TEXT UNDER STUDY
########################################

Incest: From a Journal of Love: The Unexpurgated Diary of Anaïs Nin (1932–1934) is a 1992 non-fiction book by Anaïs Nin.[1] It is a continuation of the diary entries first published in Henry and June: From the Unexpurgated Diary of Anaïs Nin. It features Nin's relationships with writer Henry Miller, his wife June Miller, the psychoanalyst Otto Rank, her father Joaquín Nin, and her husband Hugh Parker Guiler. She also copied some of her correspondence with these people into her diary. Much of this book was written in English, although those of her letters which were originally written in French and Spanish were translated. Most of this diary takes place in France, particularly Clichy, Paris and Louveciennes.[2]

This book is followed by Fire: From a Journal of Love: The Unexpurgated Diary of Anaïs Nin, 1934–1937.

Plot summary[edit]

The book covers the conclusion of her and Henry's relationship with June, as well as her relationships with her analysts. Among other events, she re-establishes contact and begins a sexual relationship with her absent father Joaquín Nin, becomes pregnant with Miller's child and eventually has an abortion in her sixth month of pregnancy. She examines all of these events with a sharp eye through the filters of psychoanalysis, and herself becomes an experiment for psychoanalysis by symbolically appointing her husband Hugh Guiler as her father, Henry Miller as her husband, and her father as her lover.

########################################

SOURCE MATERIAL

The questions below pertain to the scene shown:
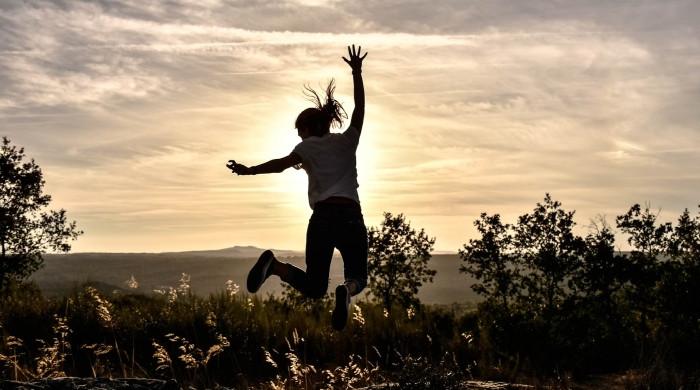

########################################

Sum up the text about the book Incest in two sentences. The lines aren't needed for this.

ANSWER
Incest: From a Journal of Love is a 1992 non-fiction book by Anaïs Nin that continues the diary entries from Henry and June and covers her relationships with Henry Miller, June Miller, Otto Rank, her father Joaquín Nin, and her husband Hugh Parker Guiler, mostly in France. Among other events, she begins a sexual relationship with her father and becomes pregnant with Miller's child, later having an abortion in her sixth month, and she examines all of these events through psychoanalysis.